Russia just passed a new law today requiring every website to store data on visitors. The law gives the government power to block any website they want, and the law also requires total compliance with the government’s regulations, which means that VPN services and proxies that allow users to unblock websites is breaking the law. This puts huge pressure on Russian VPN companies to bow down to the government and give up logs and user data making them effectively worthless for privacy concerned Russian citizens. So if you’re in Russia, or thinking about visiting, you might be wondering, which VPNs work in Russia that still value anonymity, privacy, and human rights themselves?
Some websites are claiming that “all VPN services” in Russia now agree and comply with the new law placed today in Russia, on November 1st. Mass Media head, Alexander Zharov, explains that most “Russian” VPNs are complying with the law. “Russia has from 25 to 30 proxy and VPN services popular with the population. Among them are cameleo.ru, 2ip.ru and others. They all expressed their readiness to abide by the law, we did not have any misunderstanding in conversation with them. It is clear that there are also hundreds of thousands of small and hand-crafted VPNs – it is not difficult to make such a service, in theory. But the law is targeted, first of all, at the services that are most popular with citizens.”
However, while Russian VPNs are more or less forced to comply or go down in flames, is it the same case with VPNs based OUTSIDE of Russia?
Well the good news is that the law doesn’t apply to “technological purposes” which means that any employees in Russia using VPNs to protect company data can still do so. “In case of receiving a notification from Roskomnadzor companies can apply to law enforcement agencies explaining that VPN service is necessary for their own technological purposes and is used only by a certain number of persons, for example, by employees,” Alexander Zharov stressed.
However, while the law gives some lee-way to tech companies, I would still take this with a grain of salt.
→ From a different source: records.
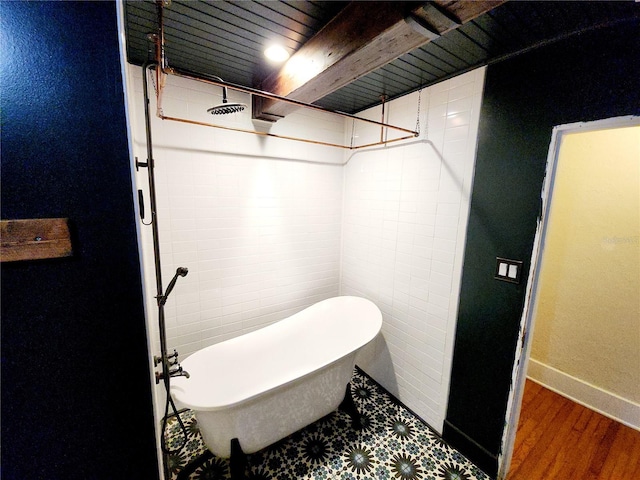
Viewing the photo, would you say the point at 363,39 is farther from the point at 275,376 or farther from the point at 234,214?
→ the point at 275,376

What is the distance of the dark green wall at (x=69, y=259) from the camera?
0.64 metres

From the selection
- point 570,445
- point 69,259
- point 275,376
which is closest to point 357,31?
point 69,259

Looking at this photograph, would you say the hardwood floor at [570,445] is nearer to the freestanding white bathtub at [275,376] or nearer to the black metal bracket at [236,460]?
the freestanding white bathtub at [275,376]

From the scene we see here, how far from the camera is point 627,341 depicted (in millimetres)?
1892

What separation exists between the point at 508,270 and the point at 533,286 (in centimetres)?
13

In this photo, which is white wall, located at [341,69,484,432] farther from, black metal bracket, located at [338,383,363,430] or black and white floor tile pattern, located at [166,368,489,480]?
black metal bracket, located at [338,383,363,430]

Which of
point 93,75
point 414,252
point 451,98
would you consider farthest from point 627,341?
point 93,75

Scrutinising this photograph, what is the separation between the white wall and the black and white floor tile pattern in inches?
7.8

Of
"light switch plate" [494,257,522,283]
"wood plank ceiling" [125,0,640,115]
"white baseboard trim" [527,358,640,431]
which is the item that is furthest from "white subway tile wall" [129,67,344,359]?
"white baseboard trim" [527,358,640,431]

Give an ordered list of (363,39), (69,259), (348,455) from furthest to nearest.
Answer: (348,455) → (363,39) → (69,259)

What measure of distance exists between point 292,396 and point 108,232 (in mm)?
1330

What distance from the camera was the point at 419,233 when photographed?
1.93m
Additionally, why do tech companies get the “go ahead” while every other user is automatically treated like a criminal? What happened to innocent until proven guilty? So much for privacy right?
Just because “technological VPN” use is allowed, doesn’t mean that the Russian government won’t try to monitor and control communications in that sector either. Like China, Russia wants to completely control the internet in every sector.
While Russia uses the guise of “combating terrorism”, the end game is much more complex. In China, the government crushes any political activism or anti-propaganda campaigns, and a large amount of time, companies are affected by internet outages, blocks, and other forms of censorship. We’ve also seen similar cases of technology companies being affected by censorship regimes, like in Egypt.
Unfortunately, one of our recommended VPNs (Private Internet Access) has already pulled out their Russian servers last year. With that in mind, I can only recommend one VPN–that being TorGuard, as a viable and safe VPN option for Russia. In fact, they only just posted yesterday about how they don’t plan to comply with Russian authorities. There has also been other instances in the past where they have made a strong stance, where we covered the issue.